# Angezeigter Text:
----

In diesem Artikel geben wir dir Strategien und Tipps an die Hand, wie du Informationen über die Scrolltiefe nutzen kannst, um zielführende Analysen durchzuführen, deinen Content zu optimieren und Conversion Rates zu steigern.
Warum ist die Scrolltiefe wichtig?
Die Scrolltiefe erzählt einen essentiellen Teil der User Journey: Besucher:innen, die nur 25% scrollen, haben möglicherweise das Gefühl gehabt, hier nicht richtig zu sein. Jemand, der 90% erreicht, ist hochengagiert und interessiert sich sehr für deine Inhalte.
Heutzutage scannen Nutzer:innen Inhalte in Sekunden. Mobile Besucher:innen scrollen dabei 19% schneller als auf dem Desktop. Diese Verhaltensunterschiede zu kennen, zu verstehen und zu nutzen, trennt wirklich erfolgreiche von durchschnittlichen Websites.
Die technischen Grundlagen und die Implementierung
GA4 bietet zwei Wege zum Scroll-Tracking: den automatischen und den strategischen. Die Enhanced Measurement-Funktion ist wie ein Erste-Hilfe-Set: praktisch, aber limitiert. Sie erfasst nur, wenn Nutzer:innen 90% der Seite erreichen. Für echte Insights brauchst du auf jeden Fall mehr Granularität.
Die wahre Magie entsteht erst mit individueller Konfiguration. Du kannst nämlich auch individuell einstellen, bei welcher Scrolltiefe ein Ereignis ausgelöst wird. In 10er-Schritten? Jeweils nach einem Viertel? Individuell nach 10, 25, 30, 50, 75 und 90 Prozent? Hier bestimmst du, was für dich am zielführendsten ist.
Unsere Empfehlung: Ein angelegtes Scrolltiefe-Tracking in 10er-Schritten deckt alle deine Seiten ausreichend kleinteilig und gesamtheitlich ab, um tiefgreifende Analysen durchzuführen.

----

# Auftrag 1:
Stimmen die Aussagen (a), (b) und (c) mit dem Text zur Scrolltiefe überein? Antworte jeweils mit Ja oder Nein und zitiere die entscheidenden Worte des Textes wörtlich.
(a) Auf Mobilgeräten wird schneller gescrollt als auf dem Desktop.
(b) Die Enhanced Measurement-Funktion erfasst die Scrolltiefe in 10er-Schritten.
(c) Wer 90 % einer Seite erreicht, gilt als hochengagiert.
# Auftrag 2:
Schreibe den Text zur Scrolltiefe im gleichen Stil weiter und setze nach seinem letzten Satz an.

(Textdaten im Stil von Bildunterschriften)
----

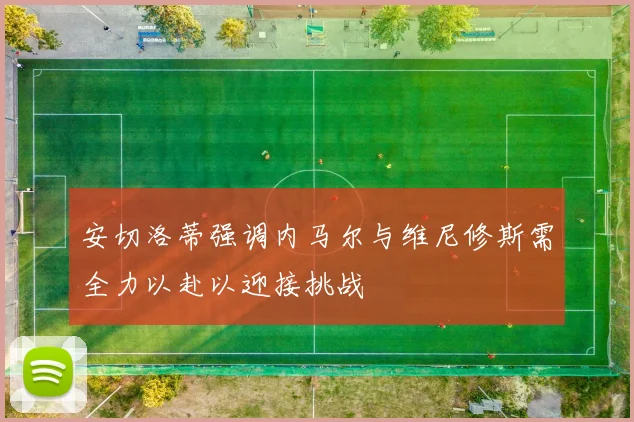 安切洛蒂强调内马尔与维尼修斯需全力以赴以迎接挑战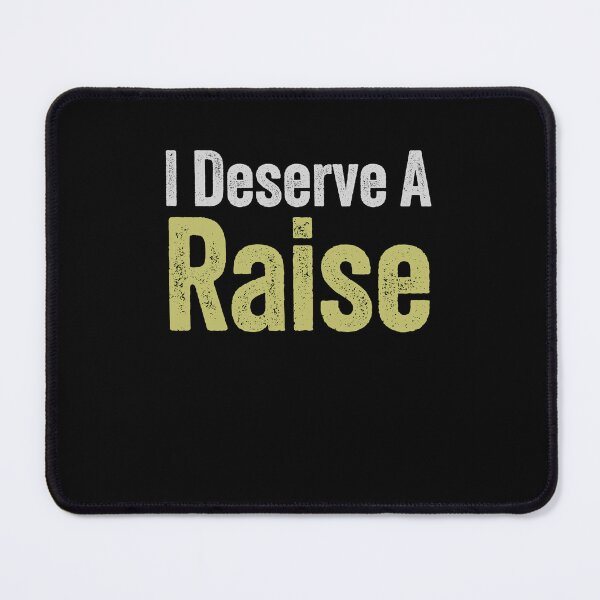 Item preview, I Deserve A Raise designed and sold by Kamran-Sharjeel.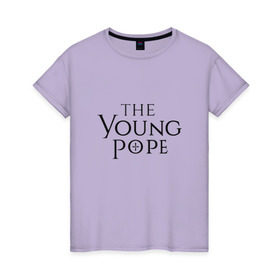 Женская футболка хлопок с принтом The young pope в Тюмени, 100% хлопок | прямой крой, круглый вырез горловины, длина до линии бедер, слегка спущенное плечо | young pope | джуд лоу | молодой папа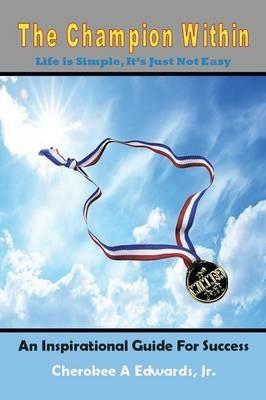 The Champion Within: ''Life Is Simple, It's Just Not Easy'' - Cherokee A Edwards - cover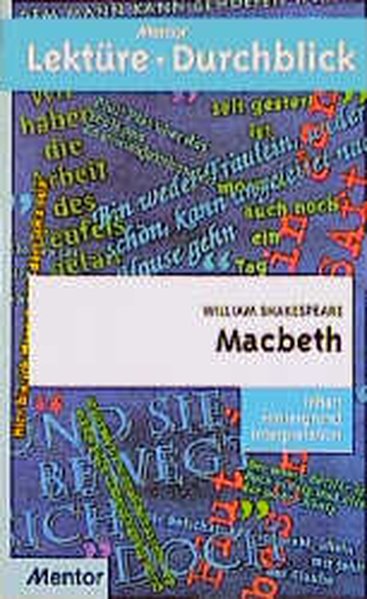 William Shakespeare, Macbeth : auf Deutsch - mit englischen Formulierungshilfen!. Mentor-Lektüre-Durchblick ; Bd. 426 - Neubauer, Martin und Christine Böck,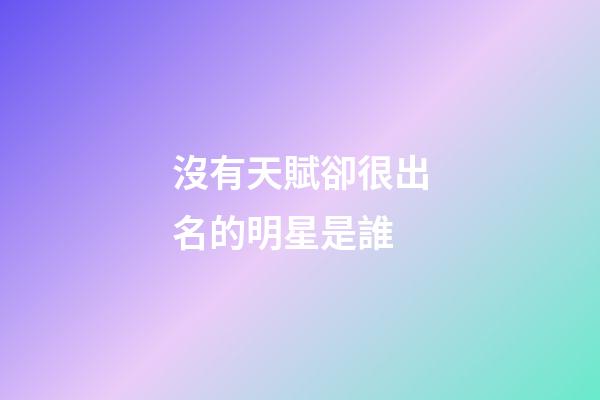 沒有天賦卻很出名的明星是誰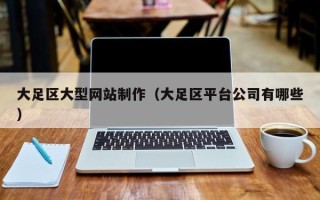 黔东南大足区大型网站制作（大足区平台公司有哪些）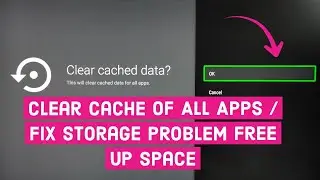 SANSUI Android TV : How to Clear Cache of All Apps | Fix Storage PROBLEM Free UP Space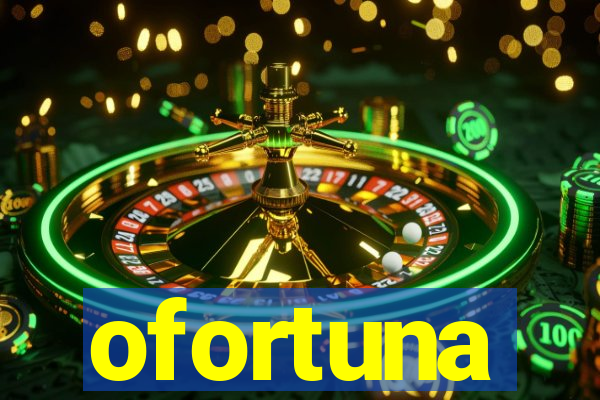 ofortuna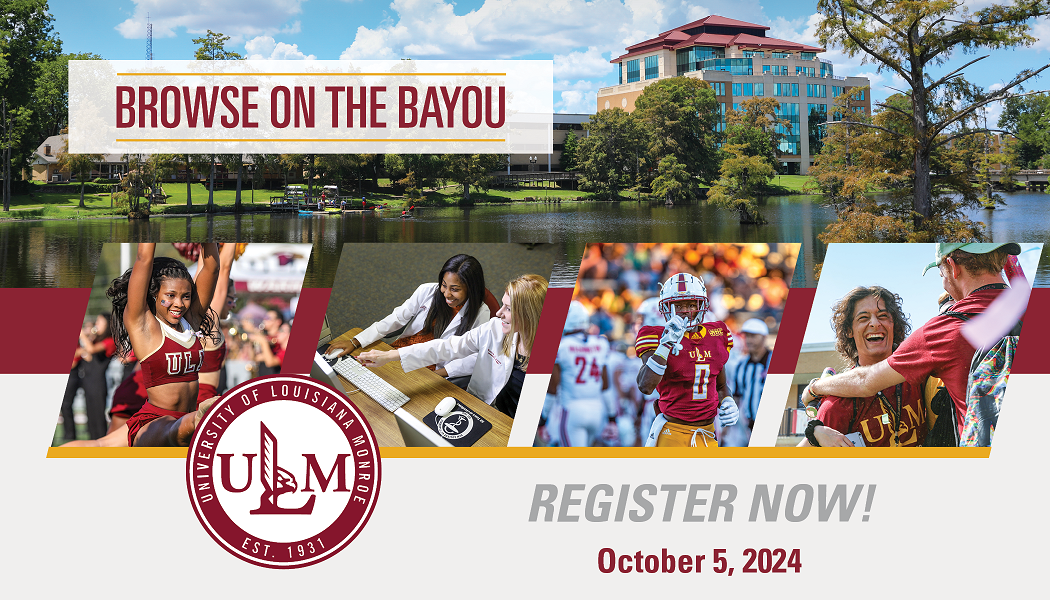 Four photos (a cheerleader, two students pointing at a computer, a football player, and two students smiling and embracing) layover an image of a tall building overlooking a bayou. People are kayaking on the bayou. ULM's logo is in the corner. Text reads, "February 24, 2024 or March 16, 2024"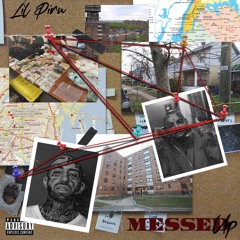 Lil Piru- Messed Up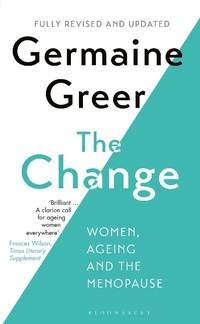 Enlarge image Cover: The Change - Bloomsbury Publishing PLC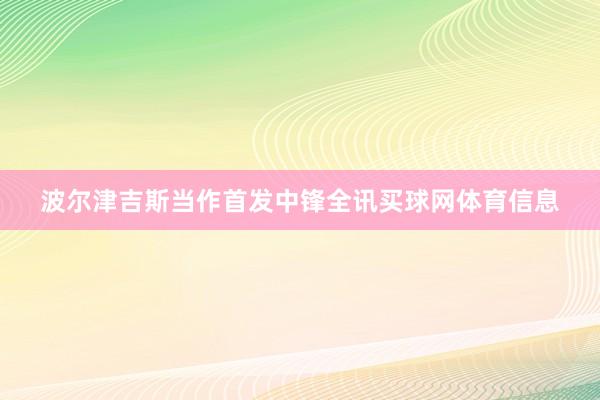 波尔津吉斯当作首发中锋全讯买球网体育信息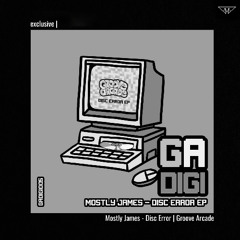 exclusive | Mostly James - Disc Error | Groove Arcade
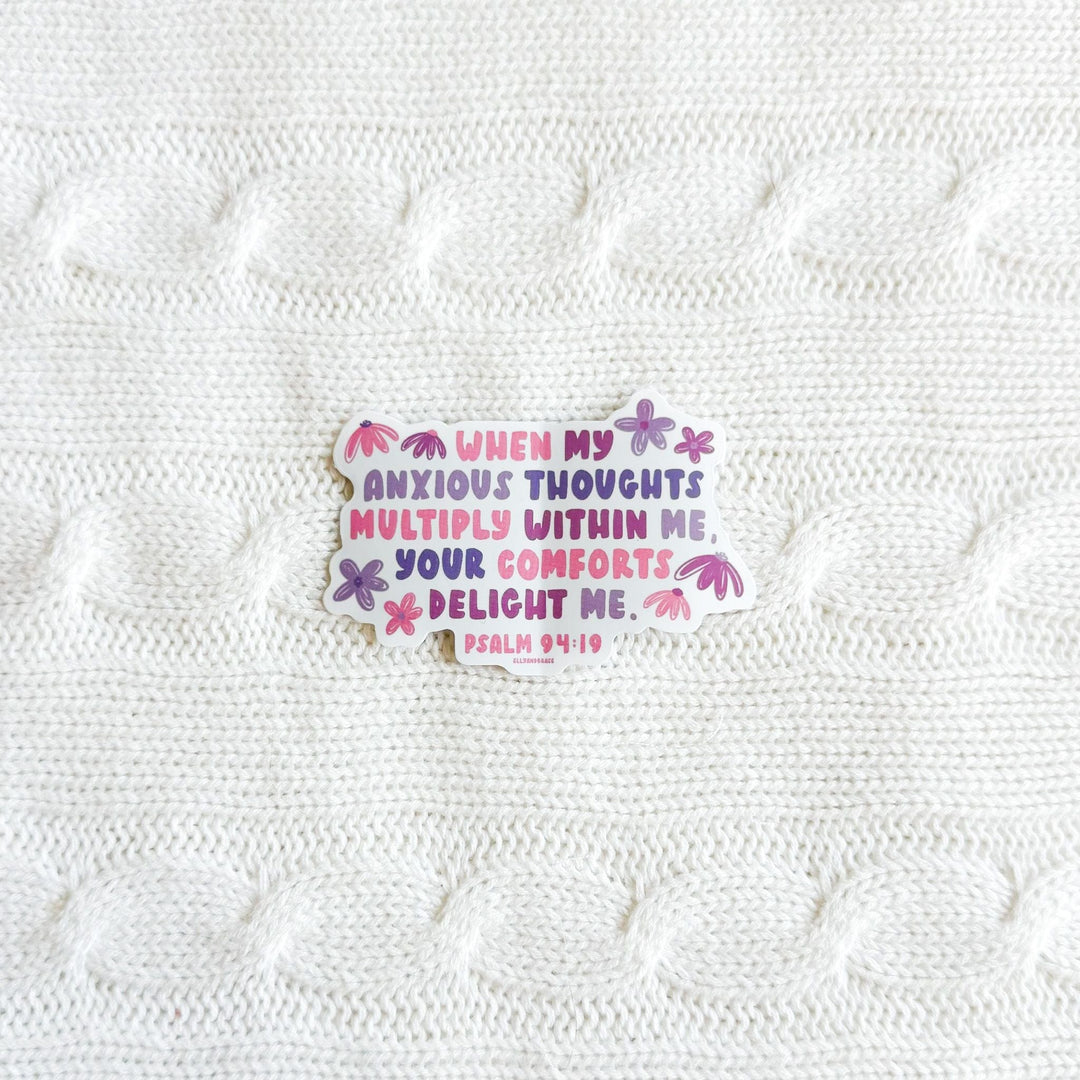 ellyandgrace Single Sticker When My Anxious Thoughts Multiply Sticker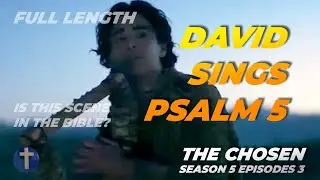 David&rsquo;s Psalm 5 to Jesus Full Scene | The Chosen S5E3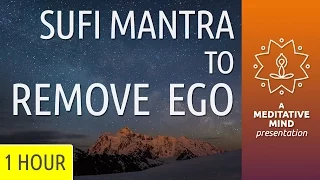 Sufi Meditation Kalaam/Mantra to Remove Ego/Mecca Gayan/Bulleh Shah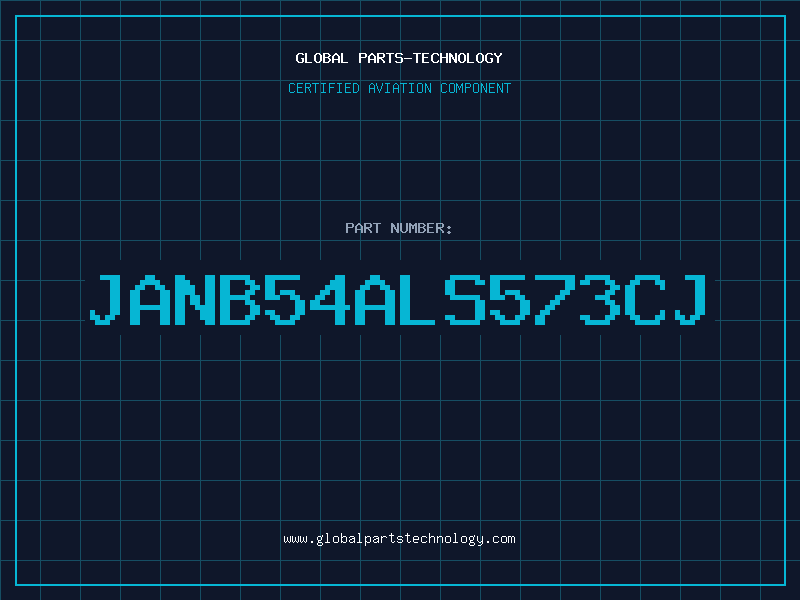 Aviation Part JANB54ALS573CJ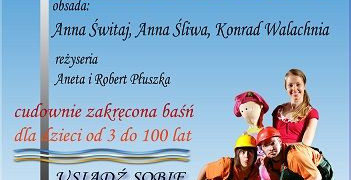 SPEKTAKL: „Baśń o niegrzecznej KRÓLEWNIE” w klubokawiarni Usiądź Sobie 17.03.2013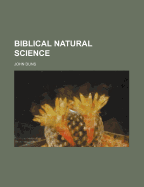 Biblical Natural Science - Duns, John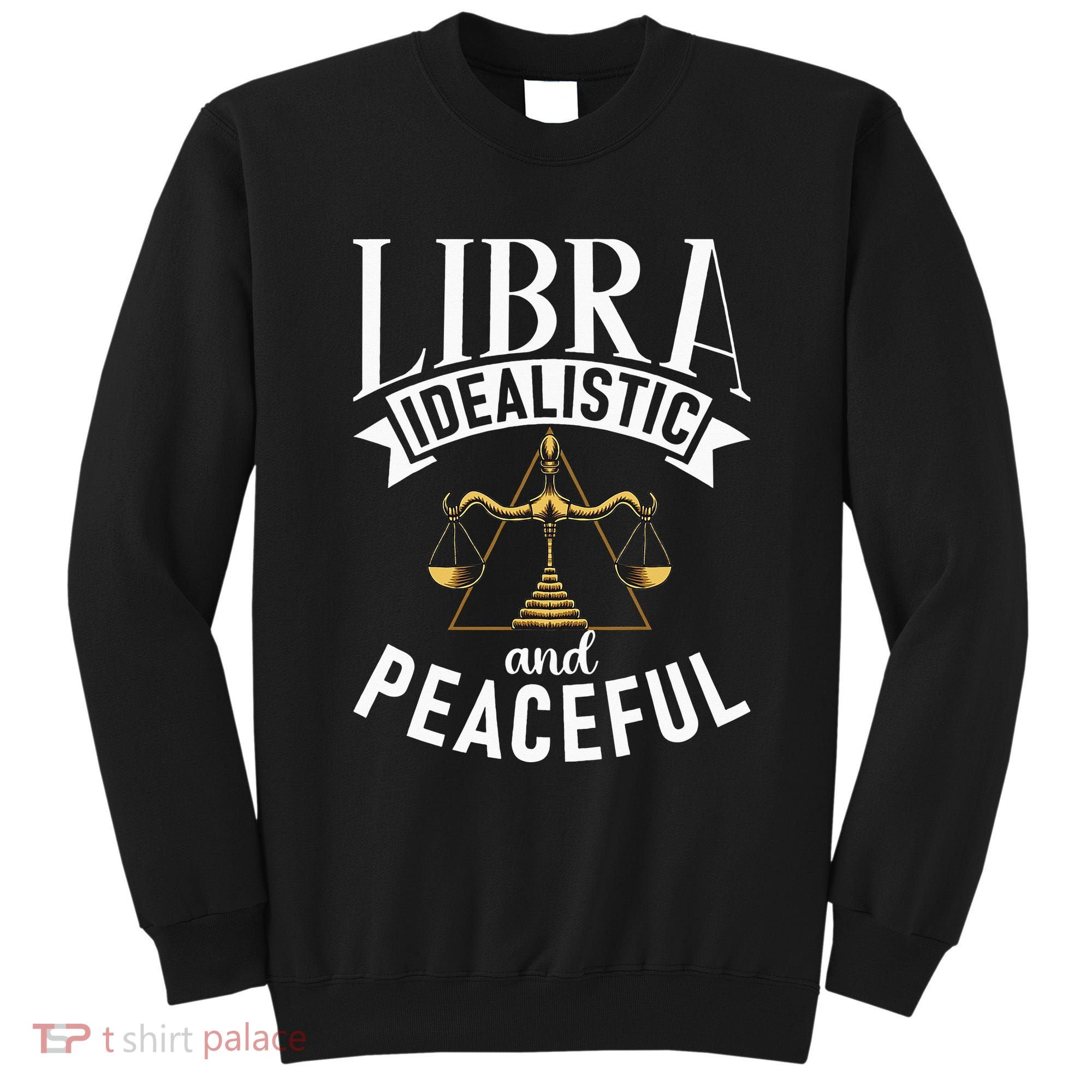 Libra Idealistic And Peaceful Zodiac Astronomy Nature Lover Sweatshirt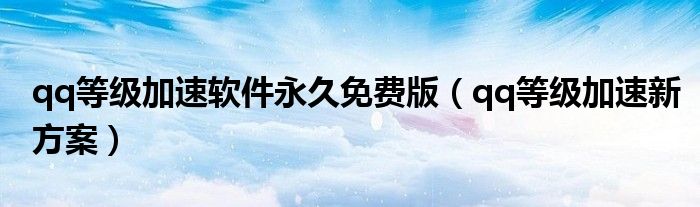 qq等级加速软件永久免费版（qq等级加速新方案）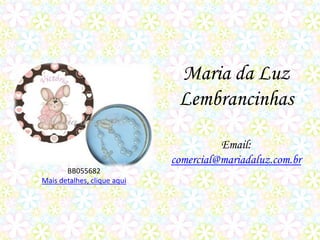 Maria da Luz
                              Lembrancinhas

                                       Email:
                             comercial@mariadaluz.com.br
       BB055682
Mais detalhes, clique aqui
 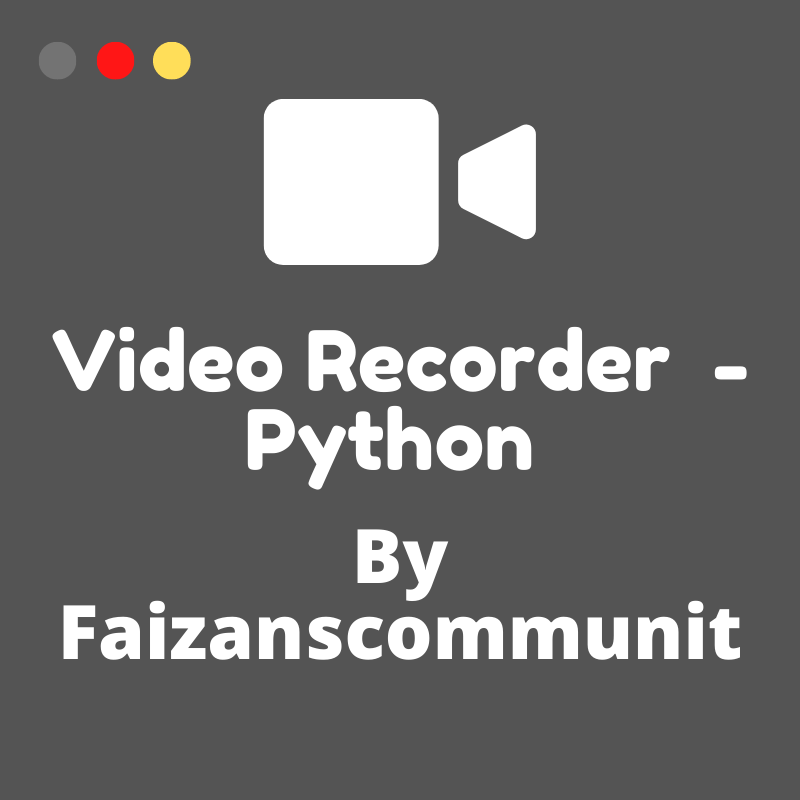 Video Recorder - Python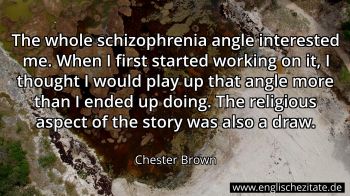 Englisches Zitat von Chester Brown als Bild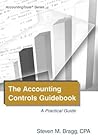 The Accounting Controls Guidebook: A Practical Guide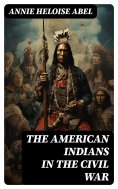 eBook: The American Indians in the Civil War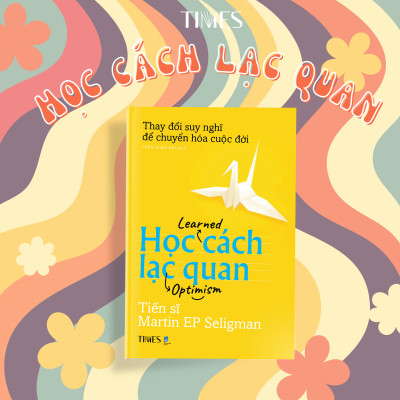 HỌC CÁCH LẠC QUAN (Learned Optimism) - Phương Pháp Thay Đổi Tư Duy Và Cải Thiện Cuộc Sống - Tiến sĩ Martin EP Seligman -Trần Xuân Hải dịch (bìa mềm)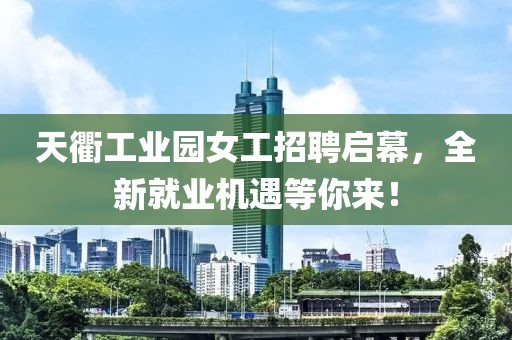 天衢工業(yè)園女工招聘啟幕，全新就業(yè)機遇等你來！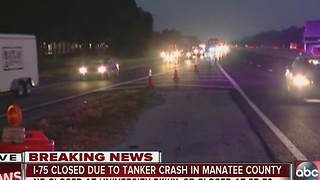 I-75 closed due to tanker crash in Manatee County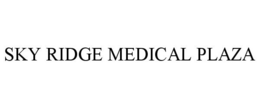 SKY RIDGE MEDICAL PLAZA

----

# Antwort 1:
(a) Ja: „Mobile Besucher:innen scrollen dabei 19% schneller als auf dem Desktop.“
(b) Nein: „Sie erfasst nur, wenn Nutzer:innen 90% der Seite erreichen.“
(c) Ja: „Jemand, der 90% erreicht, ist hochengagiert und interessiert sich sehr für deine Inhalte.“

# Antwort 2:
Schritt-für-Schritt-Anleitung im Google Tag Manager (GTM):
Der erste und entscheidende Schritt, um eine saubere und genaue Datenerfassung zu gewährleisten, ist die Deaktivierung der standardmäßigen Scroll-Tracking-Funktion in Google Analytics 4. GA4 erfasst standardmäßig ein scroll
-Ereignis, wenn ein Nutzer 90% einer Seite erreicht. Wenn ein benutzerdefiniertes Scroll-Tracking über den GTM implementiert wird, würden beide Systeme separate scroll
-Ereignisse senden, was zu doppelten Daten und ungenauen Berichten führt. Die Einstellung dafür findest du hier: Admin > Datenstrom > Enhanced Measurement > Zahnrad > Scroll Tracking deaktivieren.
1. Variablen aktivieren
- GTM-Konto öffnen: Melde dich im GTM-Konto an und wähle den entsprechenden Container für die Website aus.
- Zum Variablen-Bereich navigieren: Klicke im linken Menü des GTM-Arbeitsbereichs auf „Variables“ (Variablen).
- Integrierte Variablen konfigurieren: Suche im Abschnitt „Built-In Variables“ (Integrierte Variablen) den Button „Configure“ (Konfigurieren).
- Scroll-Variable aktivieren: Scrolle im erscheinenden Fenster nach unten zum Abschnitt „Scrolling“ (Scrollen). Aktiviere die folgende Variable, indem du das Kontrollkästchen daneben anklickst:
- Scroll Depth Threshold (Scrolltiefen-Schwellenwert): Dies ist die wichtigste Variable für die Erfassung dynamischer Prozentwerte. Sie liefert den numerischen Wert (z.B. 25, 50, 75, 90), der angibt, welche Scroll-Tiefe das Auslösen des Triggers verursacht hat.
Durch die Aktivierung dieser Variable wird sichergestellt, dass der GTM die notwendigen Datenpunkte erfassen kann, die später im GA4-Event-Tag als dynamische Parameter verwendet werden. Die Aktivierung dieser Built-in Variablen ermöglicht es dem GTM, die genaue Scroll-Tiefe automatisch zu erfassen und in der Data Layer verfügbar zu machen.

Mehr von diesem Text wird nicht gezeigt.